= Written request 1 =
In the passage below on South Africa, in what year was gold discovered close to what is now Johannesburg?

= Text extract =
Despite the performative politics of Zuma his policies and practice of graft worsened economic conditions in the country. Poverty, inflation, unemployment and inequality all spiralled. The poor responded largely through small-scale mobilisation in the form of recurrent service delivery demonstrations against local councillors that often turned into violent battles with the police (Basson & Toit, 2017; Mlambo, 2019; Rapanyane, 2020).

In this political and economic context, among urban poor communities such as the Zama Zama the concept and performance of citizenship has been redrawn. Defined as membership of a nation state (Shapiro, 2000) and a vehicle through which rights and duties arise, citizenship in the classical liberal sense is understood as people demonstrating choices through legal rights as members of a state (Lister, 1997). This understanding of citizenship is at odds with people’s experiences across both time and space. Citizenship continues to exclude certain groups of people from membership and, therefore, from rights, based on migration status, ethnic, religious or social identity, political membership, etc. (Kabeer, 2002). At the same time, people have exercised agency and claimed rights through other forms of affiliation and belonging outside of citizenship (Meagher et al., 2014: p. 10; Reinicke et al., 2000). This has been formally organised through local political or ethnic groups, or informally through loose sets of networks, systems and processes which sometimes have acted as forms of governance. I argue here, that in South Africa, the urban poor have taken matters into their own hand, creating a parallel world of informality to meet their basic needs for services such as housing, water, electricity, sanitation, education, jobs and protection, because of the absence of the state.

A History of Gold

Beneath the rocky outcrops and the scrub bushes which characterise the Johannesburg landscape, gold deposits have lain underground for 3 billion years in a geological basin that today stretches around 400 km from the Free State province in the central interior of South Africa northwards to the provinces of Gauteng and North West. At some points, it reaches 4,000 m in depth, making these gold mines some of the deepest in the world (Neingo & Tholana, 2016). In 1866, gold was discovered close to what is now known as Johannesburg promoting a scramble for profit that would shape the region’s politics and economy. By 1899 the region was producing almost a third of the world’s gold (Fig. 1.1).

= Extracted information =
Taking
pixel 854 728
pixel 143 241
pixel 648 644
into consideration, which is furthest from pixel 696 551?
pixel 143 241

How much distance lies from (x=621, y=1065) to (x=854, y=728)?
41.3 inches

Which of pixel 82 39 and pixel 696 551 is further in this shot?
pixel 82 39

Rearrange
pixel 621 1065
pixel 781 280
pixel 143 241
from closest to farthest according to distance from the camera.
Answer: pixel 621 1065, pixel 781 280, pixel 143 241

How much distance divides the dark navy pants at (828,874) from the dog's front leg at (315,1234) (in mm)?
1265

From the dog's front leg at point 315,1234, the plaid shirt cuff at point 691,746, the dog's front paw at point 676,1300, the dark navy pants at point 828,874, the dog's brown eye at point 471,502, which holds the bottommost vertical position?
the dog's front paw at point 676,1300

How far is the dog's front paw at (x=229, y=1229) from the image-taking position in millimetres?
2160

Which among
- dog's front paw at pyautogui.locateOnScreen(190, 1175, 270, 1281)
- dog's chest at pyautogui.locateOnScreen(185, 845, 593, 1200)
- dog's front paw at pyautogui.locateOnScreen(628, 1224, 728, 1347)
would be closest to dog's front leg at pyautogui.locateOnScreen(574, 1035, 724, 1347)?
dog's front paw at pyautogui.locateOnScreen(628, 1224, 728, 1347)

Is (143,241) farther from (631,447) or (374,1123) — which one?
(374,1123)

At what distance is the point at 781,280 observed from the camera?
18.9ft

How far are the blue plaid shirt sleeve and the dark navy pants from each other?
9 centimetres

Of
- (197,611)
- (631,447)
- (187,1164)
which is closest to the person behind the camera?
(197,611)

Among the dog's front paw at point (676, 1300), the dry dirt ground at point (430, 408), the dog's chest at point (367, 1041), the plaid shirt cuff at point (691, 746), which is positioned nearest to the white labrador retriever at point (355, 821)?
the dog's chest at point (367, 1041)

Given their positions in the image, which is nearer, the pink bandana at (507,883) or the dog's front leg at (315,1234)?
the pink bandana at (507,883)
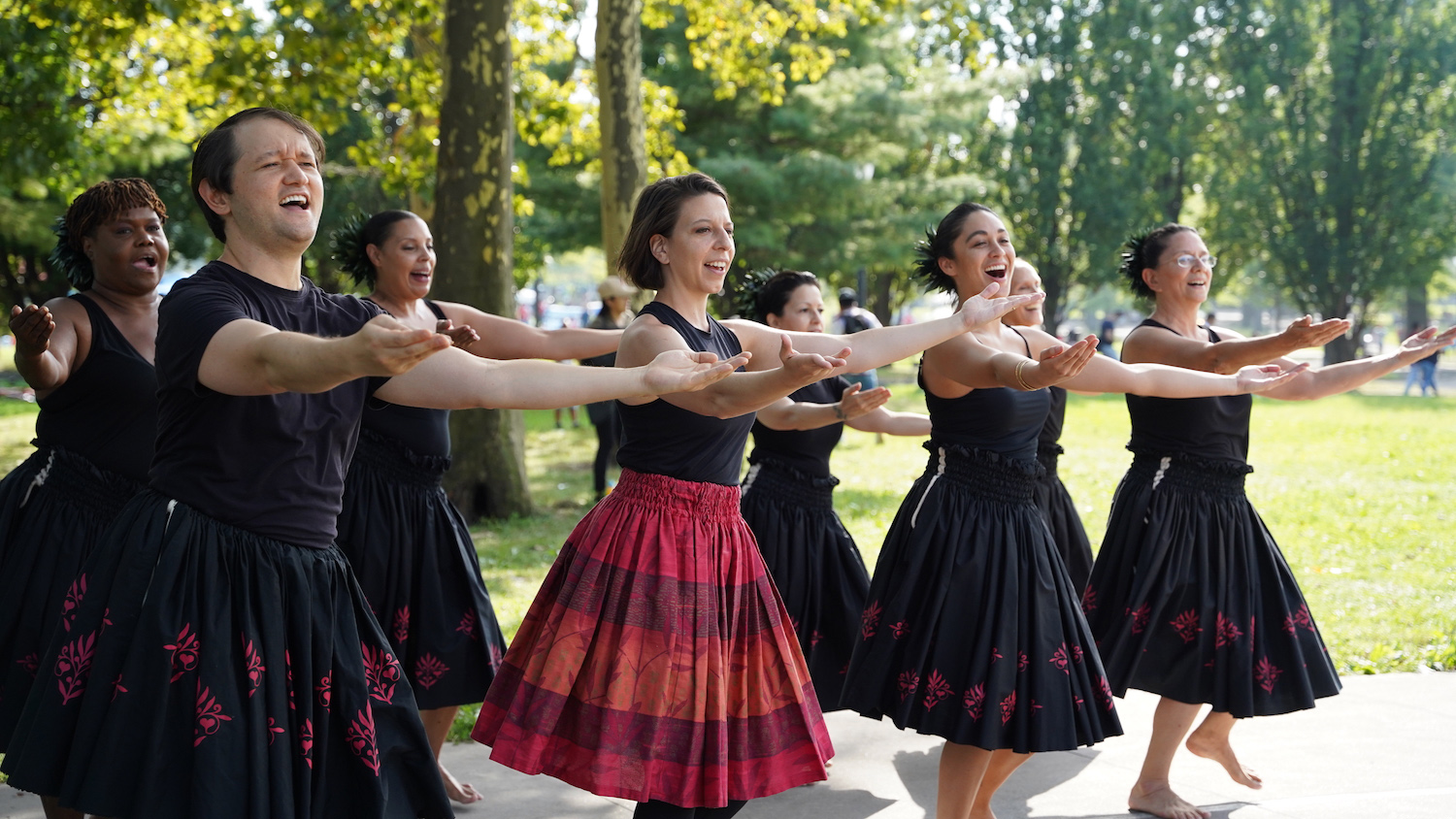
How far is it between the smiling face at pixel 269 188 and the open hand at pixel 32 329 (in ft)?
3.90

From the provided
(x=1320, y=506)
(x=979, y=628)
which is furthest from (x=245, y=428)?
(x=1320, y=506)

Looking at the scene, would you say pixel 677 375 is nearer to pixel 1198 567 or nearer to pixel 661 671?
pixel 661 671

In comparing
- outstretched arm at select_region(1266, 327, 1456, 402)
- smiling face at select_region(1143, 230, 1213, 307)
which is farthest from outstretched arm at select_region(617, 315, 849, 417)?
outstretched arm at select_region(1266, 327, 1456, 402)

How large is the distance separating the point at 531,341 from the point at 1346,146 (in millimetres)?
33867

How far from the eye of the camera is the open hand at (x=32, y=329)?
348 cm

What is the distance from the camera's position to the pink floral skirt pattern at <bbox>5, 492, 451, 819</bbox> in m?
2.46

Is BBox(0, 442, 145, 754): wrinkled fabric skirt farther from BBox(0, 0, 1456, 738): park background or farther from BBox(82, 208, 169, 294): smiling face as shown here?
BBox(0, 0, 1456, 738): park background

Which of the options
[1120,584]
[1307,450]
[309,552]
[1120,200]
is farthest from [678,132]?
[309,552]

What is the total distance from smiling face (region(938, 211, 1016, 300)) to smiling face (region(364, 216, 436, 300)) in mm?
2002

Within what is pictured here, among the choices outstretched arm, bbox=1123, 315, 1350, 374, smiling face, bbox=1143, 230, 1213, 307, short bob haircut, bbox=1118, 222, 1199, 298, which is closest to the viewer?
outstretched arm, bbox=1123, 315, 1350, 374

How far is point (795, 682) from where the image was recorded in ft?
11.2

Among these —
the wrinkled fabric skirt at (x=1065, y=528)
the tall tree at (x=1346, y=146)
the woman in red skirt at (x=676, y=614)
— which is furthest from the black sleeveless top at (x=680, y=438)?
the tall tree at (x=1346, y=146)

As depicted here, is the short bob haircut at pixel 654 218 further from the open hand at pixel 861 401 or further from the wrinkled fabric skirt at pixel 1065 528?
the wrinkled fabric skirt at pixel 1065 528

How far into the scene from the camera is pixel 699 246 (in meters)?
3.57
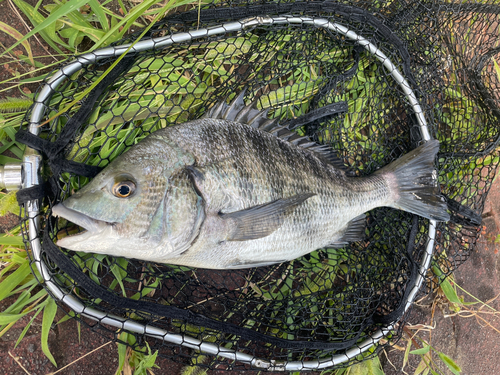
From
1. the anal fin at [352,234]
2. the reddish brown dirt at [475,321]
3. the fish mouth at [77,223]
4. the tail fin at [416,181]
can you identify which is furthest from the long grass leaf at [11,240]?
the reddish brown dirt at [475,321]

= Written request 2 =
Copy every line of the entries above that contains the word "open", treating uppercase and lowercase as different.

= Written answer 1 =
1866

= Written answer 2 =
How far is it between the smiling face at pixel 269 188 and the open hand at pixel 32 329 (in ft)?
How far from the eye of the camera is the open hand at (x=32, y=329)?
As depicted here, is the short bob haircut at pixel 654 218 further from the open hand at pixel 861 401 or further from the wrinkled fabric skirt at pixel 1065 528?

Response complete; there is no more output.